Il existe donc deux partis de gouvernement qui votent, au choix, des lois de commande de l’administration (le PS), ou des lois de commande des lobbies (au fait, n’oubliez pas d’installer votre détecteur de fumée), ou des lois sécuritaires (l’UMP). Les lobbies ont relativement mauvaise presse en France, parfois leurs demandes peuvent échouer. L’administration jouit encore, en revanche, d’une certaine aura de respectabilité.
Ici, nous avons une loi sécuritaire demandée par l’administration, ce qui lui permet de cumuler les voix PS et UMP. Elle passera, c’est d’ores et déjà une certitude.
Et, au passage, c’est une raison de ne pas faire confiance au PS au pouvoir. Il n’est vaguement bon que dans l’opposition à la droite quand il s’agit de défendre nos libertés : il avait ainsi combattu avec succès, bien que ce soit à la marge, certaines dispositions liberticides qu’il a votées sur demande de l’administration depuis qu’il est arrivé au pouvoir.
Les GAFA et Orwell 2015
La nouvelle loi prévoit — entre autres, mais à quoi bon entrer dans les détails — de forcer Google, Facebook et consorts, voire votre fournisseur d’accès, à collaborer avec les services de renseignement dès qu’il s’agira de fouiner dans votre courrier électronique, vos messages privés, vos traces de connexion, vos sessions chiffrées, etc.
En somme, la différence avec le 1984 d’Orwell, c’est que l’infrastructure de surveillance a été déployée sur fonds privés par des sociétés qui en font un tout autre usage et qui permettent son exploitation et son expansion. Cette infrastructure ne coûte rien du tout à l’état. Il lui suffit de voter quelques articles de loi pour s’y donner accès à des informations dont même Orwell n’avait pas rêvé. Et de préférence, sans juge : pourquoi faire compliqué ?
Cette évolution permet à l’état de limiter les moyens de surveillance qu’il a besoin de déployer lui-même, et d’aller beaucoup plus loin qu’il ne pourrait le faire lui-même.
Ce 1984 amélioré est l’idéal d’efficience technocratique : une administration moderne externalisée mais quasi-omnisciente, dirigée par un état ruiné, utilisant des infrastructures gérées par le privé et largement financées par des revenus civils.

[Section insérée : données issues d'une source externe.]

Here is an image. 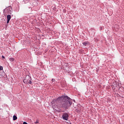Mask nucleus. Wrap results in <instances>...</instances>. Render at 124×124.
<instances>
[{
    "instance_id": "nucleus-12",
    "label": "nucleus",
    "mask_w": 124,
    "mask_h": 124,
    "mask_svg": "<svg viewBox=\"0 0 124 124\" xmlns=\"http://www.w3.org/2000/svg\"><path fill=\"white\" fill-rule=\"evenodd\" d=\"M103 29H104V27H100V30L101 31H103Z\"/></svg>"
},
{
    "instance_id": "nucleus-2",
    "label": "nucleus",
    "mask_w": 124,
    "mask_h": 124,
    "mask_svg": "<svg viewBox=\"0 0 124 124\" xmlns=\"http://www.w3.org/2000/svg\"><path fill=\"white\" fill-rule=\"evenodd\" d=\"M12 10V7L9 6L4 10V13L5 14H11V11Z\"/></svg>"
},
{
    "instance_id": "nucleus-4",
    "label": "nucleus",
    "mask_w": 124,
    "mask_h": 124,
    "mask_svg": "<svg viewBox=\"0 0 124 124\" xmlns=\"http://www.w3.org/2000/svg\"><path fill=\"white\" fill-rule=\"evenodd\" d=\"M28 78H29V77H28L27 76H26V78L23 80V83L25 84H28L29 83V80L28 79Z\"/></svg>"
},
{
    "instance_id": "nucleus-14",
    "label": "nucleus",
    "mask_w": 124,
    "mask_h": 124,
    "mask_svg": "<svg viewBox=\"0 0 124 124\" xmlns=\"http://www.w3.org/2000/svg\"><path fill=\"white\" fill-rule=\"evenodd\" d=\"M39 123V121H38V120H36V121L34 122V124H38Z\"/></svg>"
},
{
    "instance_id": "nucleus-5",
    "label": "nucleus",
    "mask_w": 124,
    "mask_h": 124,
    "mask_svg": "<svg viewBox=\"0 0 124 124\" xmlns=\"http://www.w3.org/2000/svg\"><path fill=\"white\" fill-rule=\"evenodd\" d=\"M7 23L8 24L9 23V21H10L11 19V16L9 15L7 16Z\"/></svg>"
},
{
    "instance_id": "nucleus-11",
    "label": "nucleus",
    "mask_w": 124,
    "mask_h": 124,
    "mask_svg": "<svg viewBox=\"0 0 124 124\" xmlns=\"http://www.w3.org/2000/svg\"><path fill=\"white\" fill-rule=\"evenodd\" d=\"M55 110H57V111H58V112L59 113H61V112H62V110L60 109H59V108L58 109H55Z\"/></svg>"
},
{
    "instance_id": "nucleus-7",
    "label": "nucleus",
    "mask_w": 124,
    "mask_h": 124,
    "mask_svg": "<svg viewBox=\"0 0 124 124\" xmlns=\"http://www.w3.org/2000/svg\"><path fill=\"white\" fill-rule=\"evenodd\" d=\"M28 80L29 81V82H28V83L29 84H32V82L31 81V77H30V76H28Z\"/></svg>"
},
{
    "instance_id": "nucleus-10",
    "label": "nucleus",
    "mask_w": 124,
    "mask_h": 124,
    "mask_svg": "<svg viewBox=\"0 0 124 124\" xmlns=\"http://www.w3.org/2000/svg\"><path fill=\"white\" fill-rule=\"evenodd\" d=\"M51 103H52V104H53L52 105L53 108H54V103H55V101H52Z\"/></svg>"
},
{
    "instance_id": "nucleus-19",
    "label": "nucleus",
    "mask_w": 124,
    "mask_h": 124,
    "mask_svg": "<svg viewBox=\"0 0 124 124\" xmlns=\"http://www.w3.org/2000/svg\"><path fill=\"white\" fill-rule=\"evenodd\" d=\"M52 81H54V79H52Z\"/></svg>"
},
{
    "instance_id": "nucleus-16",
    "label": "nucleus",
    "mask_w": 124,
    "mask_h": 124,
    "mask_svg": "<svg viewBox=\"0 0 124 124\" xmlns=\"http://www.w3.org/2000/svg\"><path fill=\"white\" fill-rule=\"evenodd\" d=\"M2 59H5V57H4V56H2Z\"/></svg>"
},
{
    "instance_id": "nucleus-18",
    "label": "nucleus",
    "mask_w": 124,
    "mask_h": 124,
    "mask_svg": "<svg viewBox=\"0 0 124 124\" xmlns=\"http://www.w3.org/2000/svg\"><path fill=\"white\" fill-rule=\"evenodd\" d=\"M73 101H74V102H75V100H73Z\"/></svg>"
},
{
    "instance_id": "nucleus-9",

Une loi d’efficacité, votée par des parlementaires qui ne comprennent pas les tenants et les aboutissants des évolutions techniques (voire, pour beaucoup, s’en gargarisent), qui rêvent depuis des années de damer le pion des GAFA qui empiètent de manière humiliante sur la souveraineté nationale, et qui estiment — peut-être à raison — que la sécurité est beaucoup plus vendeuse électoralement à notre époque que la protection de la vie privée ou des libertés.
C’est pour cela que l’évolution semble, malheureusement, inévitable.
Oh, vous pouvez appeler votre député ou votre sénateur. Vous aurez au moins, ainsi, la satisfaction d’avoir fait ce qui était en votre pouvoir pour éviter l’inévitable.
Addendum : et les recours ?
La déclaration universelle des droits de l’homme dispose en son article 12 :
Nul ne sera l’objet d’immixtions arbitraires dans sa vie privée, sa famille, son domicile ou sa correspondance, ni d’atteintes à son honneur et à sa réputation. Toute personne a droit à la protection de la loi contre de telles immixtions ou de telles atteintes.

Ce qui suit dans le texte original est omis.